# RIP Robin Williams



## Tripp (May 28, 2009)

I just heard on the news that Robin Williams has passed away. Cause of death is not yet known. He was a great talent.

Edit to add this link. Looks like it could possibly be suicide. So sad.

 [URL=http://insidemovies.ew.com/2014/08/11/robin-williams-dead-at-63/]http://insidemovies.ew.com/2014/08/11/robin-williams-dead-at-63/ [/url]


----------



## Betsy the Quilter (Oct 27, 2008)

Just heard that, too. So sad.

http://www.kboards.com/index.php/topic,192252.msg2708769.html#msg2708769

BEtsy


----------



## Atunah (Nov 20, 2008)




----------



## Betsy the Quilter (Oct 27, 2008)

Me, neither. Huge fan here.

http://variety.com/2014/film/news/robin-williams-found-dead-in-possible-suicide-1201280386/

Betsy


----------



## BTackitt (Dec 15, 2008)

my stomach hurts to hear this.


----------



## Betsy the Quilter (Oct 27, 2008)

After his family, I immediately think of Whoopi Goldberg and Billy Crystal hearing this...


Betsy


----------



## Tripp (May 28, 2009)

Betsy the Quilter said:


> After his family, I immediately think of Whoopi Goldberg and Billy Crystal hearing this...
> 
> 
> Betsy


My thought too.


----------



## crebel (Jan 15, 2009)

What sad, sad news.  That a man who brought joy and laughter to millions who loved him suffered from crippling depression that led him to this end is just overwhelming.  My thoughts and prayers go out to his family and friends.  He will be missed.


----------



## Betsy the Quilter (Oct 27, 2008)

His show _The Crazy Ones_ was cancelled in May....one wonders. He hadn't had many failures...

Betsy


----------



## Joel Ansel (Oct 17, 2013)

I'm saddened when any celebrity dies, but sometimes it just hits us harder I guess. Losing Robin is one of the tougher ones. I heard about this on the radio on my way home from work. I had to pull over for a few minutes. I was a fan from the very first time that I saw Mork on Happy Days and I always will be. Whatever the role(comedy or drama) he was always brilliant and his standup routines were second to none.

Rest in peace Robin...you will be sorely missed...


----------



## The Hooded Claw (Oct 12, 2009)

Dang, I had missed this news and didn't know.
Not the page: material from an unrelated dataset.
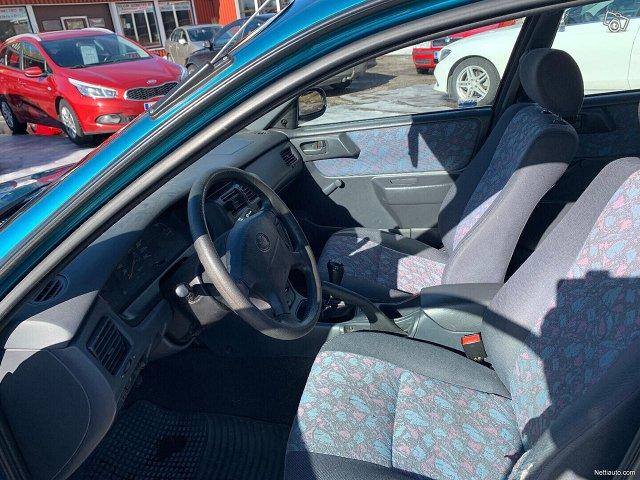 Toyota Carina E 5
Ouch, especially if it was suicide...


----------



## Ty Johnston (Jun 19, 2009)

I refuse to believe this. He and Kaufman and Belushi are somewhere laughing their heads off at all of us. Have to be.


----------



## bobbic (Apr 4, 2011)

zjoe said:


> I'm saddened when any celebrity dies, but sometimes it just hits us harder I guess. Losing Robin is one of the tougher ones.
> 
> Rest in peace Robin...you will be sorely missed...


The ones who are funny and who bring laughter to others always hit me the hardest, especially if it's suicide.

bobbi c.


----------



## Carol (was Dara) (Feb 19, 2011)

So sad about this. I watched Jumanji and Hook with my kids just the other day.


----------



## Vivi_Anna (Feb 12, 2011)

His death has really saddened me.  He was so much a part of my childhood with Mork and Mindy.  He was a comedic genius but obviously tortured like so many funny people are.
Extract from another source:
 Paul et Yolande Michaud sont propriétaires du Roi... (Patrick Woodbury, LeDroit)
My heart goes out to his wife and kids and all his friends.  

Depression is a horrid beast.


----------



## Quiss (Aug 21, 2012)

My favorite was when he did The Birdcage with Nathan Lane and a huge and amazing cast of talent. 
His stand-up stuff is awesome, too.


----------



## Navigator (Jul 9, 2014)

Have some Robin William pictures!














































Here's the video on Inside The Actors Studio that he did. And


----------



## JRTomlin (Jan 18, 2011)

Thinking about how much psychological pain he must have been in grieves me almost as much as his death itself. An amazing man. An amazing talent. A huge loss to the world.


----------



## Betsy the Quilter (Oct 27, 2008)

JRTomlin said:


> Thinking about how much psychological pain he must have been in grieves me almost as much as his death itself. An amazing man. An amazing talent. A huge loss to the world.


Heartbreaking....


----------



## Cherise (May 13, 2012)

My mom just told me about his passing. She's in the hospital after knee replacement surgery and in lots of pain, but talking about Robin Williams took her mind off it for a few minutes. Even in death, the man is a blessing.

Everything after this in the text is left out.